▸ **WHAT TO WORK ON**:
**1)** Quote the passage on uranium word for word from "What can one" to "for making bombs.".
**2)** Extend the passage on uranium enrichment and the Non-Proliferation Treaty, picking up right after its final sentence.

▸ **PAGE EXTRACT**:

——

Under the nuclear Non-Proliferation Treaty (NPT)—of which Turkey is also a signatory—sale, purchase and transportation of any amount of uranium are subject to international restrictions.

What can one do with uranium-235?
Natural uranium consists largely of two isotopes—uranium-235 and uranium-238. Energy production in most nuclear reactors is from the fission, or splitting of the uranium-235 atoms, a process which releases energy in the form of heat. It is also a necessary component in the production of nuclear bombs.

Uranium-235 is an especially radioactive isotope during the fission process and releases huge quantities of energy. Uranium-235 is achieved during the enrichment of uranium ore in centrifuges designed for the process. The quantity of uranium-235 in natural uranium is insignificant, and the uranium-238 isotope is unsuitable for making bombs.

Most nuclear reactors use low enriched uranium with a concentration of uranium-235 of less that five percent. The material seized in Turkey had a higher concentration of uranium-235, but was still not enough to consider it weapons grade material. In order to achieve uranium with a higher enrichment of uranium 235, which could make it weapons usable, is a highly technical and difficult to conceal process.

——

▸ **SOURCE MATERIAL**:
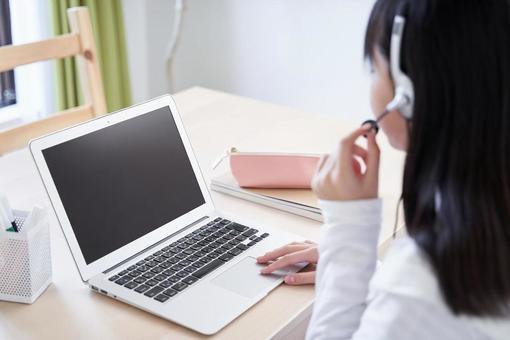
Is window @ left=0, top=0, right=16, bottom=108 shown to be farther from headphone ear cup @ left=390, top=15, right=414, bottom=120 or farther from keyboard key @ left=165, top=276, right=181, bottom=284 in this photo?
headphone ear cup @ left=390, top=15, right=414, bottom=120

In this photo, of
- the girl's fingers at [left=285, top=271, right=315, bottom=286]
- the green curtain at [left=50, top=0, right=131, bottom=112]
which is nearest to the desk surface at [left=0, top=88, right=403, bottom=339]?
the girl's fingers at [left=285, top=271, right=315, bottom=286]

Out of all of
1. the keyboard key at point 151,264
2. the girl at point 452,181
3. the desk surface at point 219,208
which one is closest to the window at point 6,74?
the desk surface at point 219,208

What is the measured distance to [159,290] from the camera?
3.46ft

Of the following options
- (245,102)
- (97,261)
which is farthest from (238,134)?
(97,261)

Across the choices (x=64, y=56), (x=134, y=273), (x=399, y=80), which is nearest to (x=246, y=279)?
(x=134, y=273)

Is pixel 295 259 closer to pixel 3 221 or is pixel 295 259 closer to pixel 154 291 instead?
pixel 154 291

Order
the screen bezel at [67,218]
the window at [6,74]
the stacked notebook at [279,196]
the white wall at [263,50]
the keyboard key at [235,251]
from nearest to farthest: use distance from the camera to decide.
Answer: the screen bezel at [67,218], the keyboard key at [235,251], the stacked notebook at [279,196], the window at [6,74], the white wall at [263,50]

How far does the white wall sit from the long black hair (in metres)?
2.03

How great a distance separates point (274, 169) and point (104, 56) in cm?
163

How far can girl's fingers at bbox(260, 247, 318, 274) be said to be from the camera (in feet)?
3.66

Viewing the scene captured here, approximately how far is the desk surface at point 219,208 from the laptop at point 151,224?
27 mm

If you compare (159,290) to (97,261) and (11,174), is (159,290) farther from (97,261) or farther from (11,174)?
(11,174)

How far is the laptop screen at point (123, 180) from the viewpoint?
1.09m

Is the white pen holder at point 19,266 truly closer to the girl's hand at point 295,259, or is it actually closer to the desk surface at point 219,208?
the desk surface at point 219,208
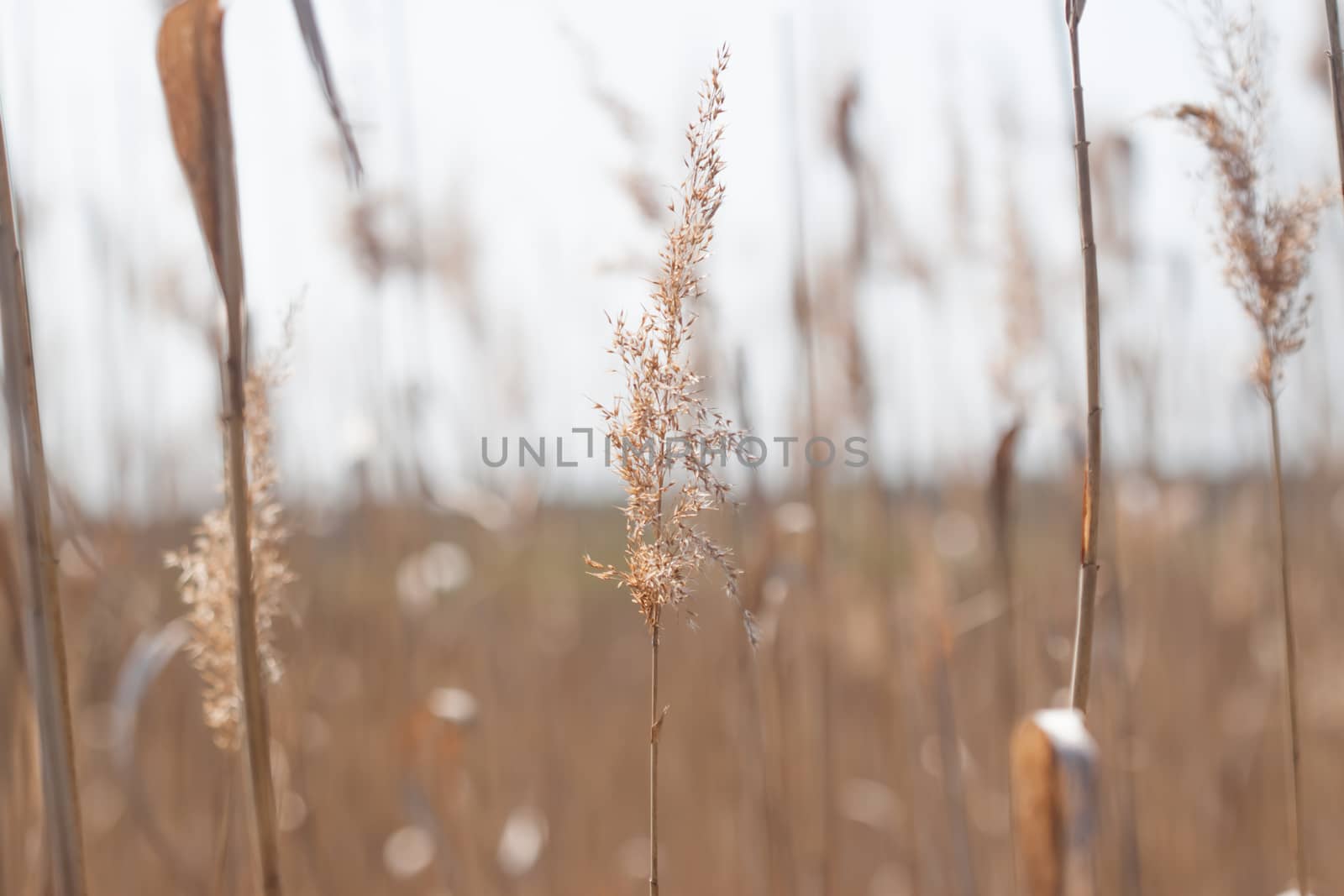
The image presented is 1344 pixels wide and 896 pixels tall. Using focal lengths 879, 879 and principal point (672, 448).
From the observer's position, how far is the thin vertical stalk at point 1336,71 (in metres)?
0.63

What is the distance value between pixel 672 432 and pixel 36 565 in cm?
40

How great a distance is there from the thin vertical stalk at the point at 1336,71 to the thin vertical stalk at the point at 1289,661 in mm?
189

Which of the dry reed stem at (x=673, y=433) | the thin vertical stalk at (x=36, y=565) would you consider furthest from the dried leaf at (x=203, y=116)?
the dry reed stem at (x=673, y=433)

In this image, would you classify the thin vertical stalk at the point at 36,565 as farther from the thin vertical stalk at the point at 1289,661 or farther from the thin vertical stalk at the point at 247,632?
the thin vertical stalk at the point at 1289,661

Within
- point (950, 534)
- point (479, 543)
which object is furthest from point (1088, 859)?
point (479, 543)

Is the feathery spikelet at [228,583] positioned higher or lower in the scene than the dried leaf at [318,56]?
lower

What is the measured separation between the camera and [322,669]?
204cm

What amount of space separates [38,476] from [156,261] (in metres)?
1.45

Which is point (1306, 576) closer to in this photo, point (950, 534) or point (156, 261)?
point (950, 534)

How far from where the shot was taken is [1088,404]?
547 millimetres

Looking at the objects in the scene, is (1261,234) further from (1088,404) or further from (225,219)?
(225,219)

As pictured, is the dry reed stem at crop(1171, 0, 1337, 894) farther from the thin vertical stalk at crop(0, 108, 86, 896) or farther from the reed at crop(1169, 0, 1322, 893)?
the thin vertical stalk at crop(0, 108, 86, 896)

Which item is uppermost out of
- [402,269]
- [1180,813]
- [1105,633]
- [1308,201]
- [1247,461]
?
[402,269]

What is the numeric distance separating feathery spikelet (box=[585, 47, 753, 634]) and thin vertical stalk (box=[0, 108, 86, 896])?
0.34 m
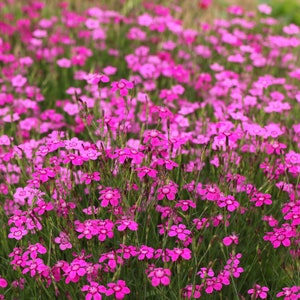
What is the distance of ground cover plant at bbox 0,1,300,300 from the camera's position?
93.0 inches

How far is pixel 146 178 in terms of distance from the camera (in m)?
2.44

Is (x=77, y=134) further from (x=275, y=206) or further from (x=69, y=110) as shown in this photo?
(x=275, y=206)

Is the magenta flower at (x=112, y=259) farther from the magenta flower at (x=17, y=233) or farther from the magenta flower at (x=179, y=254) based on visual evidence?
the magenta flower at (x=17, y=233)

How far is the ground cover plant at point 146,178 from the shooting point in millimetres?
2363

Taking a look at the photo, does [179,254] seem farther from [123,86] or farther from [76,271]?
[123,86]

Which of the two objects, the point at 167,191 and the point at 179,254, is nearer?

——

▸ **RESPONSES TO THE EXERCISE**:
**1)**
What can one do with uranium-235?
Natural uranium consists largely of two isotopes—uranium-235 and uranium-238. Energy production in most nuclear reactors is from the fission, or splitting of the uranium-235 atoms, a process which releases energy in the form of heat. It is also a necessary component in the production of nuclear bombs.

Uranium-235 is an especially radioactive isotope during the fission process and releases huge quantities of energy. Uranium-235 is achieved during the enrichment of uranium ore in centrifuges designed for the process. The quantity of uranium-235 in natural uranium is insignificant, and the uranium-238 isotope is unsuitable for making bombs.

**2)**
But low enriched uranium can still be used in radiological dispersal devices, or dirty bombs, consisting of standard explosives and radioactive material, which would spread contamination over a wide-spread area. Plutonium, kobalt-60, ceasium-137 and iridium-192 are also suitable to make a dirty bomb. In order to make a proper nuclear bomb, however, some 40 kilograms of enriched uranium would be required.

Nuclear thefts documented in Russia
Stanford University in California, which runs perhaps the most comprehensive data-base if nuclear theft from facilities in the former Soviet Union, has concluded that over the last ten years some 40 kilograms of uranium and plutonium have gone missing from facilities in Russia and the former republics.

Most of this material was recovered. American special authorities have documented a number of these thefts:

-1.5 kilograms of enriched uranium went missing from Russia’s Luch facility;
-3 kilograms of enriched uranium disappeared from an institute in Moscow in 1993;
-an unaccounted for amount of radioactive materials disappeared from a warehouse in Chelyabinsk, near the Mayak Chemical Combine.

The latest theft scandal to involve the theft of uranium and other radioactive materials happened at the Atomflot ice-breaker shipyard in 2003. In this case, Atomflot’s Deputy Director Alexander Tyulyakov was arrested after allegedly trying to sell containers of uranium-235 and 238, radon-226 and lead-214.